Re-runs of python -m src.telegram_backup against an archived media tree
(committed to git-annex / DataLad, where files are symlinks pointing into
.git/annex/objects/) currently mutate the working tree on every run:

  • _shared/<name> symlinks get atomic-renamed and become regular files
    (visible as typechange in git status),
  • chat-dir symlinks get repointed at different _shared/ blobs across
    runs because content-hash dedup (feat: content-hash dedup for cross-type media duplicates #139) picks a non-deterministic
    canonical name from the cross-chat duplicate set.

Root cause: every "do I already have this?" gate uses os.path.exists,
which follows symlinks to the bottom. When the ultimate target lives
outside the running process's filesystem view (e.g. the bind mount only
covers the working tree, not .git/), the gate concludes the file is
missing and triggers a re-download that overwrites the symlink. See
#143 for the full diagnosis with line references.

Changes

Each commit is a single conceptual change so they can be reviewed (or
backed out) independently.

  1. fix(media): trust existing symlinks via os.path.lexists in dedup gate — switches both arms of the dedup gate (chat path and _shared/-path) from os.path.exists to os.path.lexists in _process_media (src/telegram_backup.py) and the listener twin in src/listener.py. Updates the existing dangling-symlink tests in tests/test_symlink_dedup.py and the listener-side tests in tests/test_listener_extended.py to assert the new "preserve existing symlink" contract instead of the old "replace dangling symlink" one.
  2. fix(avatars): trust existing avatar symlinks via os.path.lexists — same gate change in _ensure_profile_photo and the listener's _download_avatar. Adds a regression test (test_existing_symlink_avatar_is_preserved) that reproduces the exact [Errno 2] No such file or directory log line from the issue.
  3. fix(verify): preserve symlinks during VERIFY_MEDIA scans — Phase 1 of _verify_and_redownload_media now uses lexists for missing-file detection and short-circuits on os.path.islink, so an intact symlink is never re-downloaded. Truly absent paths still trigger recovery. New tests cover both branches.
  4. docs(readme): note bind-mount caveat for git-annex / DataLad backups — adds a Troubleshooting row + a short subsection showing the recommended -v $PWD:/repo + -w /repo/ses-acct mount layout so the symlink targets resolve from inside the container.

Test plan

  • python -m pytest tests/ (excluding the FastAPI/pydantic-only viewer suites, same as CI scope) — 1419 passed, 153 warnings, 6 subtests passed
  • ruff check . && ruff format --check . — clean
  • Existing dedup / dangling-symlink / verify tests updated to assert the new contract; no test asserts both old and new behaviors.
  • Reporter (@yarikoptic) confirms an idempotent rerun against the original archived layout from [Question]: Account for previously downloaded (but now symlinks) files #143.
    • yet to do after recreating db

Notes for review

Summary by CodeRabbit

  • Documentation

    • Added a new troubleshooting subsection for git-annex/DataLad layouts and moved PostgreSQL duplicate-key guidance into its own troubleshooting subsection.
  • Bug Fixes

    • Improved idempotency by trusting existing symlinks and avoiding redundant media/avatar re-downloads; safer handling of deduplicated/shared media.
  • Tests

    • Expanded and hardened tests to cover symlink-preserving behavior, deduplication paths, avatar handling, and listener/backup lifecycle cases.

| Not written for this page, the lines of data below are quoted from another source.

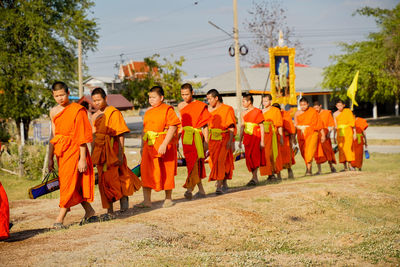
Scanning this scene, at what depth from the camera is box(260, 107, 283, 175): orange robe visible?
36.6 feet

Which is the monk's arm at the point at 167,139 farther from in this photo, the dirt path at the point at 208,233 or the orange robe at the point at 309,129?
the orange robe at the point at 309,129

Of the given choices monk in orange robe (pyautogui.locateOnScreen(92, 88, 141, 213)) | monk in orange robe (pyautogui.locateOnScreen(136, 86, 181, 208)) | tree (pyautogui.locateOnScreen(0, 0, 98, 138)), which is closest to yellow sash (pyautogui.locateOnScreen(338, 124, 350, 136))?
monk in orange robe (pyautogui.locateOnScreen(136, 86, 181, 208))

yarikoptic and others added 4 commits May 5, 2026 17:02
The "do I already have this media?" check in `_process_media` and the
listener's `_download_media` used `os.path.exists`, which follows the
symlink chain to its ultimate target. For archived layouts where media
files are symlinks (e.g. into `.git/annex/objects/...`), the target may
be unreachable from the running process -- typical when the Docker /
Podman bind mount only covers the working tree but not `.git/`. In that
case `os.path.exists` returns False even though the symlink is intact,
and the script enters the "first-time download" branch:

  1. `_shared/<name>` is overwritten via atomic rename (.part -> .),
     replacing a git-annex symlink with a freshly-downloaded regular
     file (visible as `typechange:` in `git status`).
  2. Content-hash dedup (GeiserX#139) then queries the DB for a SHA-256 match
     and may rewrite the chat-dir symlink to point at a different
     canonical blob processed earlier in the same run -- a non-
     deterministic mutation of the working tree across reruns.

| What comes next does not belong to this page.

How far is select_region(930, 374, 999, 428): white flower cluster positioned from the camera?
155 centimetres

Switch the gate to `os.path.lexists`, which is True for any symlink
regardless of target validity. A previously recorded symlink now
short-circuits the entire download path, preserving the user's archived
layout byte-for-byte. Hashing of the shared blob is gated behind
`os.path.exists` so we don't crash on broken links.

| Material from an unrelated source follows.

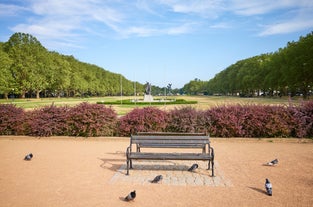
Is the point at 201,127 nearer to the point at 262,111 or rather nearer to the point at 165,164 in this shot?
the point at 262,111

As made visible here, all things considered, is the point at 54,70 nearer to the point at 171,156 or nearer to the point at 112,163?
the point at 112,163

Mirrors the change in both the scheduled backup flow
(`src/telegram_backup.py`) and the real-time listener
(`src/listener.py`).

Existing tests that asserted the old "replace dangling symlink" behavior
have been updated to assert the new "preserve existing symlink" contract,
which is what idempotent rerun requires.

Refs: GeiserX#143

Co-Authored-By: Claude Code 2.1.128 / Claude Opus 4.7 (1M context) <noreply@anthropic.com>
When an avatar file in `media/avatars/{users,chats}/` is a symlink whose
ultimate target is unreachable from the running process (e.g. a
git-annex object outside the bind mount), `os.path.exists(avatar_path)`
returns False, so the previous "needs_download" gate concluded the
avatar was missing and called `download_profile_photo(file=avatar_path)`.
That call followed the symlink while opening for write and surfaced the
inner ENOENT as:

    Failed to download avatar for <id>: [Errno 2] No such file or
    directory: '/data/backups/media/avatars/chats/<id>_<photo_id>.jpg'

Switch the gate to `os.path.lexists`. A symlink already in place is
trusted unconditionally; a regular file is still re-downloaded only
when it is zero-byte (interrupted prior download). Mirrors the dedup-
gate change in the previous commit and applies to both the scheduled
backup (`_ensure_profile_photo`) and the listener's `_download_avatar`.

Refs: GeiserX#143

Co-Authored-By: Claude Code 2.1.128 / Claude Opus 4.7 (1M context) <noreply@anthropic.com>
`_verify_and_redownload_media` checks every previously recorded media
file with `os.path.exists`, which follows symlink targets. For archived
layouts where the actual content is held in an external store
(git-annex `objects/`, lazy mount, separate filesystem) the symlink may
be intact while its target is unreachable from the running process.
The old behavior flagged such entries as "missing" and re-downloaded,
atomic-renaming a freshly-downloaded regular file on top of the user's
symlink and mutating the working tree (issue GeiserX#143).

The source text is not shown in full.